** Opening Selected text block **

One of the sodalite-kaolinite residues was selected to study further the residual kaolinite that was not dissolved during the 72-h NaOH dissolution experiment. The sodalite-kaolinite residues from the dissolution of kao-01 were chosen because the amount of residual kaolinite was adequate and mica was absent, as in kao-5. The residue was washed in 1 M HCl for 30 min followed by twice washing in DI water and centrifugation. The HCl washing was used to dissolve sodalite and amorphous phases while the DI washing rid the matrix of the dissolved Al and Si. The resulting residue corresponded to the kaolinite phase that was less reactive to NaOH dissolution. SEM images and an FTIR spectrum of the less-reactive residue were acquired. The intercalation experiment was repeated on the ‘less reactive’ kaolinite phase to investigate the binding strength of the layers.

** Closing Selected text block **

Rewrite everything from "One of the sodalite-kaolinite" down to "of the layers." in the passage on residual kaolinite, changing "centrifugation" to "filtration".

** Opening Extracted entries block **

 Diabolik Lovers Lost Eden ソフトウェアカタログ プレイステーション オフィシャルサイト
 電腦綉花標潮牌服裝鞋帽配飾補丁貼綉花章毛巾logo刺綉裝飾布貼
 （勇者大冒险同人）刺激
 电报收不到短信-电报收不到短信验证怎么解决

** Closing Extracted entries block **
** Opening Extracted entries block **

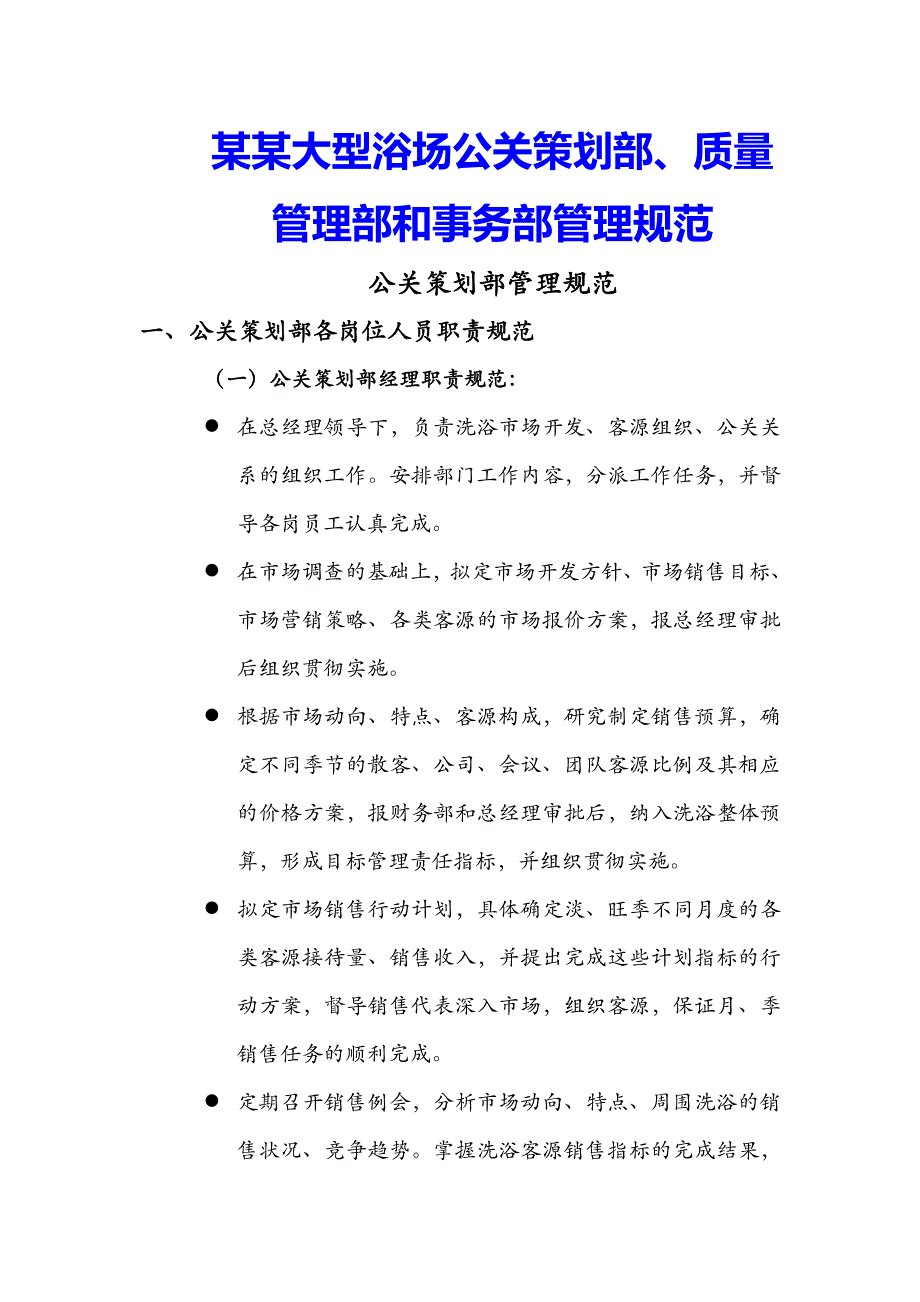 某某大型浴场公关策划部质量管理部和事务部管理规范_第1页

** Closing Extracted entries block **
** Opening Extracted entries block **

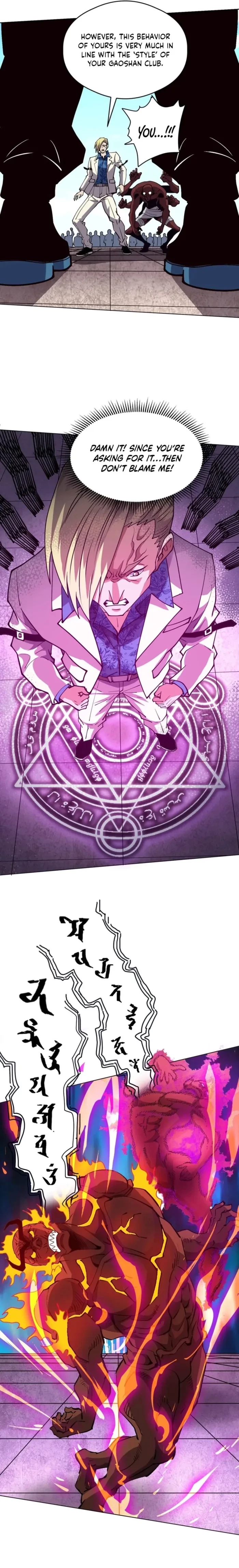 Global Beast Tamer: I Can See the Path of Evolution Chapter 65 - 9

** Closing Extracted entries block **

_Written solution_:
One of the sodalite-kaolinite residues was selected to study further the residual kaolinite that was not dissolved during the 72-h NaOH dissolution experiment. The sodalite-kaolinite residues from the dissolution of kao-01 were chosen because the amount of residual kaolinite was adequate and mica was absent, as in kao-5. The residue was washed in 1 M HCl for 30 min followed by twice washing in DI water and filtration. The HCl washing was used to dissolve sodalite and amorphous phases while the DI washing rid the matrix of the dissolved Al and Si. The resulting residue corresponded to the kaolinite phase that was less reactive to NaOH dissolution. SEM images and an FTIR spectrum of the less-reactive residue were acquired. The intercalation experiment was repeated on the ‘less reactive’ kaolinite phase to investigate the binding strength of the layers.